**Actions to take**
a) Transcribe the passage of the Kling 3.0 text between "Identity anchors for" and "source to tail.", inclusive.
b) In the Kling 3.0 text, what cfg_scale value is given as the default that works for most prompts?

**Text provided**
Kling V3.0 4K image-to-video (4K animation of a reference image):

runcomfy run kling/kling-3.0/4k/image-to-video \
  --input '{
    "prompt": "<motion description for Kling V3.0 4K i2v>",
    "image_url": "https://.../source-4k.jpg",
    "duration": 10,
    "generate_audio": true
  }' \
  --output-dir <absolute/path>

The CLI submits the Kling 3.0 request, polls every 2s, fetches the result, and downloads any *.runcomfy.net / *.runcomfy.com URL into --output-dir.

Prompting Kling 3.0 - what works

Kling 3.0 responds to specific prompting patterns better than naive prose.

Lead with motion and camera language. Kling 3.0 reads "wide shot, slow push-in", "tracking shot, low angle", "handheld follow" as real directives. Front-load these.

Multi-shot in one Kling 3.0 generation. A single Kling 3.0 prompt can describe a sequence of shots. Number them: "Shot 1: wide of the cafe at dusk. Shot 2: medium close-up of the barista. Shot 3: tight on the espresso pour." Kling 3.0 will preserve identity (face, wardrobe, props) across the shots.

Identity anchors for i2v. When using Kling 3.0 i2v, restate what should remain stable: "preserve the subject's face, pose, and clothing; only the camera moves and the background changes."

tail_image_url for controlled endings. On Kling 3.0 i2v, supply a tail image to lock the final frame. Kling 3.0 will interpolate motion from source to tail.

generate_audio: true for one-pass dialogue. Describe what Kling 3.0 should produce in audio: "warm friendly tone, English voiceover" or "city ambience, distant traffic, no dialogue." Audio adds cost on Standard / Pro; flat on 4K.

cfg_scale tuning. Default 0.5 works for most Kling 3.0 prompts. Raise to 0.7-0.9 for strict prompt adherence on stylized output. Lower to 0.3-0.4 for natural motion when the prompt is loose.

Anti-patterns:

Conflicting style cues in one Kling 3.0 prompt -> simplify, pick one or two style anchors.
Asking for greater than 15 seconds in one Kling 3.0 call -> 422 error; segment the script and stitch.
Aspect ratios outside the supported set -> rejected.
For Kling V3.0 4K, demanding aggressive multi-shot story plus 15s plus dialogue plus 6 cuts -> Kling 3.0 will deliver, but cost climbs to about $6.30 per generation. Validate with Standard first.

**Recorded information**

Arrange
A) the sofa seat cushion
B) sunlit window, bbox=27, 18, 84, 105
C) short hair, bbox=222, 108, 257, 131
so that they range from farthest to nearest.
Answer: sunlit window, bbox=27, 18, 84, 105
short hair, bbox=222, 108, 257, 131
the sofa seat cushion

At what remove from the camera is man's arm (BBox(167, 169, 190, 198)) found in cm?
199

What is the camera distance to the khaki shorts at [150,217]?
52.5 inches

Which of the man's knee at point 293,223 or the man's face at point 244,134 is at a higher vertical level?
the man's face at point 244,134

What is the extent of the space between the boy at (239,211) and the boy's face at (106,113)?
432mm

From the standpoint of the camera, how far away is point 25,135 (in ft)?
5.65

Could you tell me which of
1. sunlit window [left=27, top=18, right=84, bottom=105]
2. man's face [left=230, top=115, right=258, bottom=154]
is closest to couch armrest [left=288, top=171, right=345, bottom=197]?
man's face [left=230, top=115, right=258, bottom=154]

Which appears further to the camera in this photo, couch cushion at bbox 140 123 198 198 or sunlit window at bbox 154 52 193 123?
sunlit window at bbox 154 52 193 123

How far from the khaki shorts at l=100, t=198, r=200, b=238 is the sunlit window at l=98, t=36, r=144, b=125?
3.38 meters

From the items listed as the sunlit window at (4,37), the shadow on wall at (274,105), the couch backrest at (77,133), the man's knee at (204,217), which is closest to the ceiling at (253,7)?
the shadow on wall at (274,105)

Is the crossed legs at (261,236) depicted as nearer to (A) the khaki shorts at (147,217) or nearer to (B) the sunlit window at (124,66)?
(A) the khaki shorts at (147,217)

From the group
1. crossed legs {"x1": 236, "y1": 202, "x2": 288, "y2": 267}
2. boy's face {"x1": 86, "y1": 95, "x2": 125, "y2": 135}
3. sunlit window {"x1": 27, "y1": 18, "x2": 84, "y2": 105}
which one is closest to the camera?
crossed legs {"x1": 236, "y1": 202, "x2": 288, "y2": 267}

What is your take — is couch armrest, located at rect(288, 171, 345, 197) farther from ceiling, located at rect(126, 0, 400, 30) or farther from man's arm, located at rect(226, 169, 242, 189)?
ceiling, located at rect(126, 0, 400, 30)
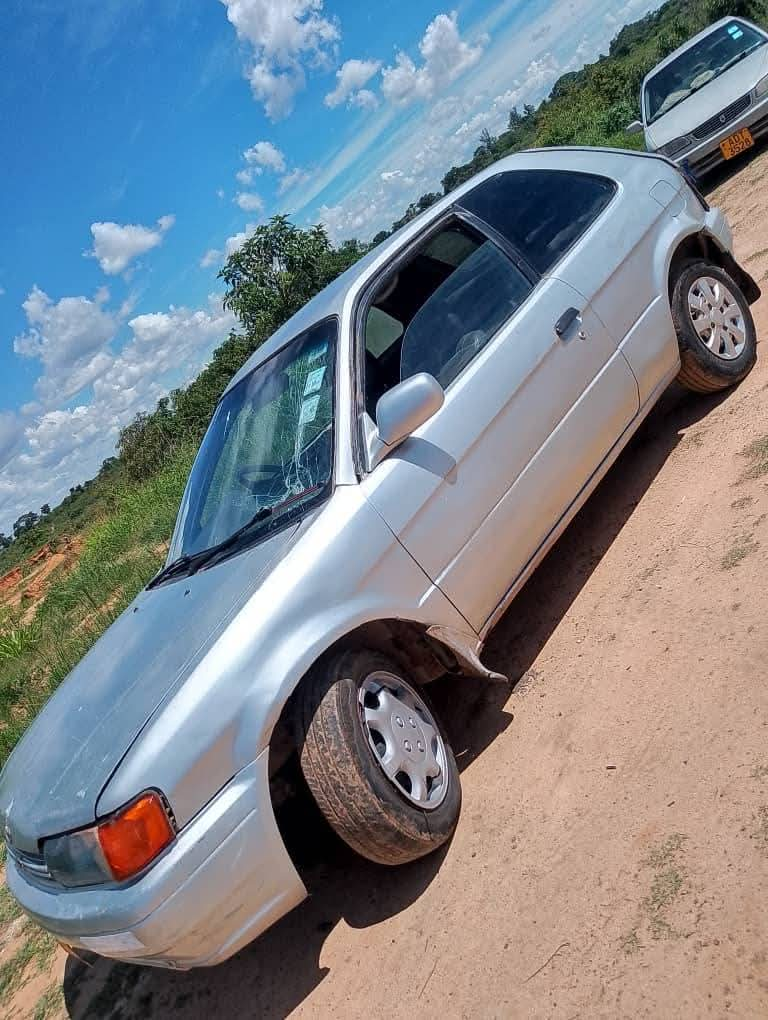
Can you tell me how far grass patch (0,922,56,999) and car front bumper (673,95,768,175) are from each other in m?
9.78

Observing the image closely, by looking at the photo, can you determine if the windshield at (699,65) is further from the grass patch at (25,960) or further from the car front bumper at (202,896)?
the grass patch at (25,960)

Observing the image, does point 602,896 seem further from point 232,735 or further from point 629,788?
point 232,735

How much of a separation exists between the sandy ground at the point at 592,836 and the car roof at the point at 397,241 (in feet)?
5.52

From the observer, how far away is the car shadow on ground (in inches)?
117

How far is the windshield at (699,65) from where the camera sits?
10.2m

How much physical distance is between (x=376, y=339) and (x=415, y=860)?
2.01m

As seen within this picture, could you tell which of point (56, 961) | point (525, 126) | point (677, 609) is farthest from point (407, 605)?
point (525, 126)

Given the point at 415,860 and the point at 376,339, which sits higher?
the point at 376,339

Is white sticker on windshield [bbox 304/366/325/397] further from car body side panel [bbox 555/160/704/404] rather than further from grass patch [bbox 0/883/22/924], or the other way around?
grass patch [bbox 0/883/22/924]

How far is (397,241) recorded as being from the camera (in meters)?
3.80

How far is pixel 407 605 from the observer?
9.74 ft

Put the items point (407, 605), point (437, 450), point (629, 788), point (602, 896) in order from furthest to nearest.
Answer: point (437, 450) → point (407, 605) → point (629, 788) → point (602, 896)

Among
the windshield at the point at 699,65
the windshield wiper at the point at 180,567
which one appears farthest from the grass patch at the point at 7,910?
the windshield at the point at 699,65

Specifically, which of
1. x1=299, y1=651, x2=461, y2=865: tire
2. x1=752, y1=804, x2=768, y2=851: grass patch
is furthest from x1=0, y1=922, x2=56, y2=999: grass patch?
x1=752, y1=804, x2=768, y2=851: grass patch
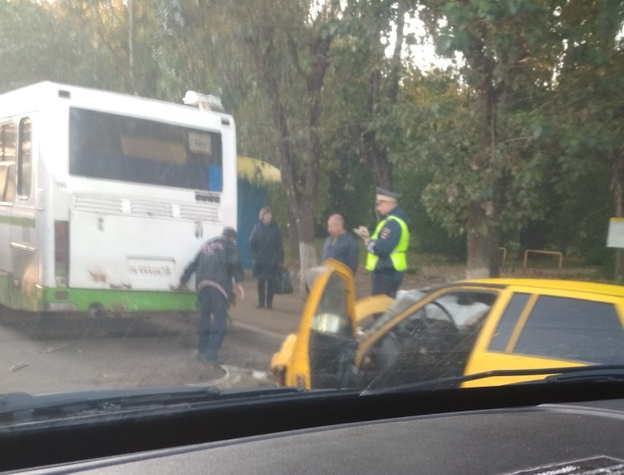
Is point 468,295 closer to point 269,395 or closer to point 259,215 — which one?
point 269,395

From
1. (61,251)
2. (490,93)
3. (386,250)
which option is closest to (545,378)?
(386,250)

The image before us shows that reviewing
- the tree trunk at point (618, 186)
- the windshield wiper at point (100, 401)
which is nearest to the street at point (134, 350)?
the windshield wiper at point (100, 401)

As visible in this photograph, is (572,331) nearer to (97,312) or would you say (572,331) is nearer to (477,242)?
(97,312)

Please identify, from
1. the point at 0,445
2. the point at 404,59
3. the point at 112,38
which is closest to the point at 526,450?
the point at 0,445

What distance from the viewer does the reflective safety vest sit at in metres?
6.05

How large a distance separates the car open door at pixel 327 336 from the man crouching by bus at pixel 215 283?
0.98m

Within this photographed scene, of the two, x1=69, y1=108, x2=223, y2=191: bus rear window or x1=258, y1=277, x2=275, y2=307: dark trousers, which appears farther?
x1=258, y1=277, x2=275, y2=307: dark trousers

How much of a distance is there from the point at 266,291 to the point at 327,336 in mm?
1864

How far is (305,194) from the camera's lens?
6633 millimetres

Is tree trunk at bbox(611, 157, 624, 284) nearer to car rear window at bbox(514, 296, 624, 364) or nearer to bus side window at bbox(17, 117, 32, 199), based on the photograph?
car rear window at bbox(514, 296, 624, 364)

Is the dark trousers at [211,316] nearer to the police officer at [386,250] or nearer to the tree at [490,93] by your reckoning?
the police officer at [386,250]

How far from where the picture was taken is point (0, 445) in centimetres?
253

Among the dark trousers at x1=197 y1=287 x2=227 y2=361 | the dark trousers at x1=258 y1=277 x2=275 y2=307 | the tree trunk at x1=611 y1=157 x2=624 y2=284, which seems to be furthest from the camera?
the tree trunk at x1=611 y1=157 x2=624 y2=284

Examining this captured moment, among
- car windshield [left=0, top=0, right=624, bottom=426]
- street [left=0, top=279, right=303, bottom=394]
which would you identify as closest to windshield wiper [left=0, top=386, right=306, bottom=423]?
car windshield [left=0, top=0, right=624, bottom=426]
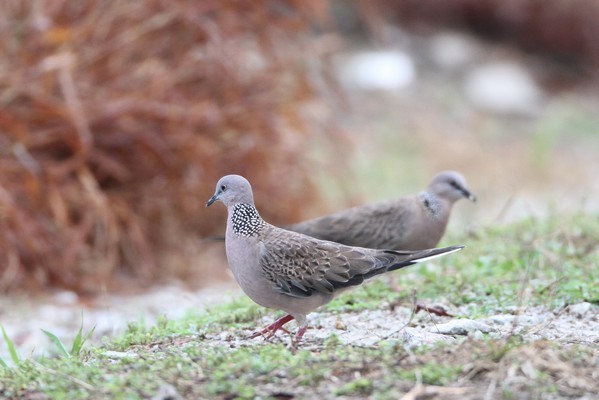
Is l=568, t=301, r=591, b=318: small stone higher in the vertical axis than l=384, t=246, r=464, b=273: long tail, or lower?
lower

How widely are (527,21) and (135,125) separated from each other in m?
11.0

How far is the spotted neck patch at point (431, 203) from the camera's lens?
5910 millimetres

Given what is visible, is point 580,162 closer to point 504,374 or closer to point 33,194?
point 33,194

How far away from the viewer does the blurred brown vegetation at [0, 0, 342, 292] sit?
7520 mm

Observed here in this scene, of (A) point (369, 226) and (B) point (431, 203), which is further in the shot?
(B) point (431, 203)

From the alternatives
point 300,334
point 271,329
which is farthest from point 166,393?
point 271,329

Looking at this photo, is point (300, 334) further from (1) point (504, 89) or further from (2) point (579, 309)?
(1) point (504, 89)

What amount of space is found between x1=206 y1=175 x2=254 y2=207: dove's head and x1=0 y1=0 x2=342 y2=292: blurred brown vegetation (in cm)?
303

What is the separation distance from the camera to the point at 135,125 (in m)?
7.99

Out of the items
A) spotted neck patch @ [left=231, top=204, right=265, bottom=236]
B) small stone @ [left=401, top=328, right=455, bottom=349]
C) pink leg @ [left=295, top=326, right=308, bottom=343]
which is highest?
spotted neck patch @ [left=231, top=204, right=265, bottom=236]

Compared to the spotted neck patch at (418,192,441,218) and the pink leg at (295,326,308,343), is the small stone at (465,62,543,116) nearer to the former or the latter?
the spotted neck patch at (418,192,441,218)

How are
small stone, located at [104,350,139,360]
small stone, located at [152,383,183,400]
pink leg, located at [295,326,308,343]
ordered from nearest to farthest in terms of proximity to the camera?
small stone, located at [152,383,183,400]
small stone, located at [104,350,139,360]
pink leg, located at [295,326,308,343]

**Solutions for each task**
a)
Identity anchors for i2v. When using Kling 3.0 i2v, restate what should remain stable: "preserve the subject's face, pose, and clothing; only the camera moves and the background changes."

tail_image_url for controlled endings. On Kling 3.0 i2v, supply a tail image to lock the final frame. Kling 3.0 will interpolate motion from source to tail.

b) 0.5